NOWTHAT the acrimonious battle to acquire Norwegian Cruise Line is over, the wider consequences for the cruising industry are gradually emerging.



After each making their own separate bids for NCL, Singapore-based Star Cruises and US cruising giant Carnival Corporation finally came together to launch a successful joint bid for the cruiseline (Travel Weekly February 7).



Under the terms of the deal, Star Cruise will hold 60% of the shares and be in charge of running the company, while Carnival will take a 40% stake. The companies have also agreed to look at ways to cross-promote their products in each other’s markets.



The first actions of the new joint venture were to sack the old NCL board – hardly surprising given the amount of mudslinging it engaged in with Star during the takeover saga – and to get new president and chief executive Colin Veitch firmly ensconced at NCL’s Florida office.



Notwithstanding this ruthless culling of top management, the immediate outlook for NCL is relatively positive. It has two financially secure new owners and Star has already announced its intention to make a significant investment in expanding NCL’s eight-strong fleet.



At present the cruiseline only has one ship on order, a sister ship to the newly launched Norwegian Sky that is due for delivery next year. This is pretty conservative compared to the lengthy order books of the cruiseline’s main competitors.



However, Star is still being pretty cagey about revealing its other plans for the company.



Star, NCL and Carnival all have their own UK offices and staff and it is unclear what restructuring, if any, might take place in this country.



An industry source said: “Veitch is now in the US office talking with all of NCL’s department heads. People are waiting to hear the outcome of those discussions.”



He thinks it is possible that NCL’s London base and Star’s office in Crawley might merge, but believes it unlikely that any future shake-up will involve the Carnival team.
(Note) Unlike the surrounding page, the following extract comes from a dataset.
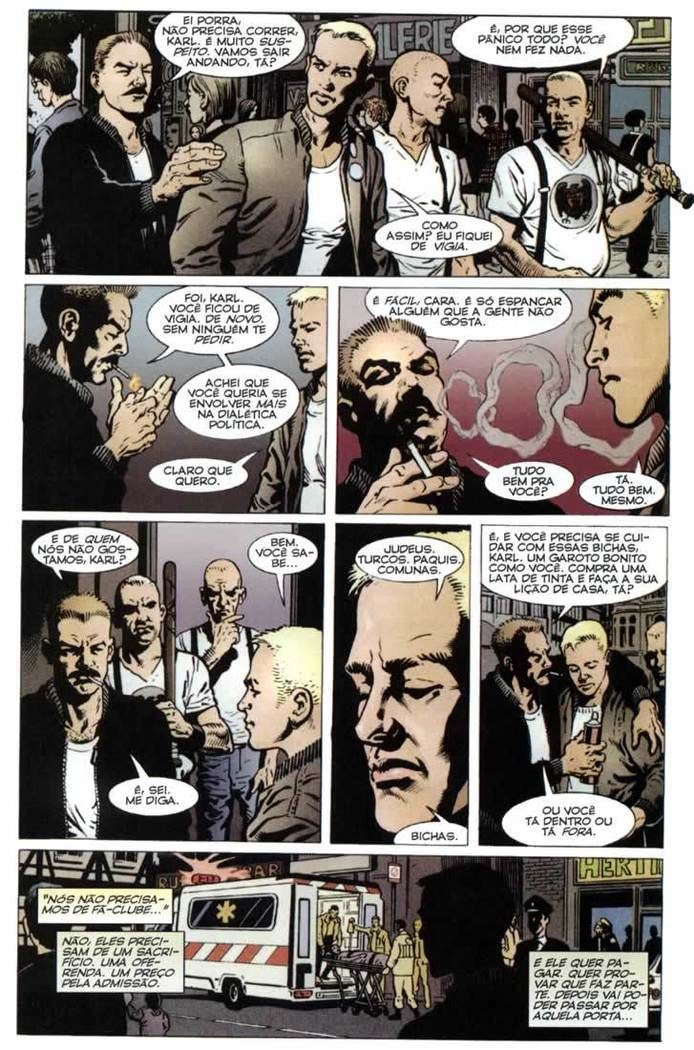 Read Lúcifer (pt) Manga Online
As for the rest of the cruising industry, the creation of a Carnival/Star axis has unsettling and unforseeable implications. This is the first time there has been a global alliance on the airline business model in the cruising industry.
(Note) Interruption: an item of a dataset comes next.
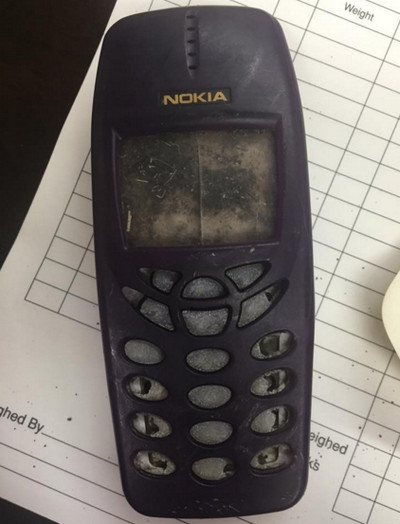 Nokia 3410 yang hilang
It will give Carnival the chance to conquer the Far East – where it has been unable to gain a foothold to date – and allow Star to increase its representation in the North American and European markets.



A Carnival spokesman said: “There are cross-marketing opportunities. That’s been discussed and they will be exploited, but there have been no definite decisions made.



“Among all of our brands, there has been very little marketing done in Asia. Star is dominant in that marketplace and it is a market we have interest in.”



There are already rumours of moves to involve Star and NCL in a Carnival initiative to promote its stable of brands under the tagline ‘the world’s leading cruiselines’.



This may involve introducing a loyalty scheme across all Carnival companies, and cross-promoting the brands on the back of brochures.



The other leading cruiselines are unlikely to react to the Star-Carnival tie-up by rushing out and putting together their own airline-style global alliances tomorrow.



For one thing, nearly all cruiselines compete far too heavily in one geographical region – the Caribbean – to make co-operation that desirable. And for another, cruiselines’ technology systems are relatively backward and it would be hard to make them compatible enough to help each other take bookings.



Nevertheless, it has given the top players something to think about. And they are certain to be keeping a wary eye on the potentially formidable Star-Carnival partnership in the future.